▶ _SELECTION_
— BEGIN —
Speaking as a reporter, I find myself questioning a candidate's commitment if he can't be bothered to put up a website. But does Web savvy portend a winning campaign?

Take a look at the three leading candidates for Atlanta mayor. Recent polls say Mary Norwood is leading the pack, followed fairly closely by Lisa Borders, with Kasim Reed trailing. But when it comes to attracting supporters on Facebook, Reed is far and away the front-runner. He's got 4,502 Facebook supporters, compared with 2,886 for Borders and a mere 881 for Norwood.

According to Emory University associate professor Michael Leo Owens, as quoted in the AJC, “This will be the Facebook election.” Does that mean Borders and Norwood should pack it in?

Over on Twitter, Reed has 1,817 followers, despite the fact that he posts only once or twice a day. Borders, slightly more prolific, has 2,085 followers. Norwood, who can go several days between tweets, has only 195 followers.

What's the significance of all these numbers? Are they an accurate reflection of overall voter support or do they merely indicate generational differences between the candidates' core supporters? In Norwood's case, I'd definitely say the latter. This is a woman who's probably met each of her supporters face-to-face at one time or another. Personal contact beats virtual contact any day.

I'm guessing most people reading this page have strong feelings about the importance of social networking and online communication. What do you make of these stats? Do they mean anything?
— END —
▶ _TASK REQUIREMENTS_
Copy out the entire post on the Atlanta mayoral candidates' social media following, word for word.

▶ _DATA LINES_
— BEGIN —
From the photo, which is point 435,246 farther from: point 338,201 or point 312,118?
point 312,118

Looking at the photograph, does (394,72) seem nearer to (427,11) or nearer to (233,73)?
— END —
▶ _OUTPUT_
Speaking as a reporter, I find myself questioning a candidate's commitment if he can't be bothered to put up a website. But does Web savvy portend a winning campaign?

Take a look at the three leading candidates for Atlanta mayor. Recent polls say Mary Norwood is leading the pack, followed fairly closely by Lisa Borders, with Kasim Reed trailing. But when it comes to attracting supporters on Facebook, Reed is far and away the front-runner. He's got 4,502 Facebook supporters, compared with 2,886 for Borders and a mere 881 for Norwood.

According to Emory University associate professor Michael Leo Owens, as quoted in the AJC, “This will be the Facebook election.” Does that mean Borders and Norwood should pack it in?

Over on Twitter, Reed has 1,817 followers, despite the fact that he posts only once or twice a day. Borders, slightly more prolific, has 2,085 followers. Norwood, who can go several days between tweets, has only 195 followers.

What's the significance of all these numbers? Are they an accurate reflection of overall voter support or do they merely indicate generational differences between the candidates' core supporters? In Norwood's case, I'd definitely say the latter. This is a woman who's probably met each of her supporters face-to-face at one time or another. Personal contact beats virtual contact any day.

I'm guessing most people reading this page have strong feelings about the importance of social networking and online communication. What do you make of these stats? Do they mean anything?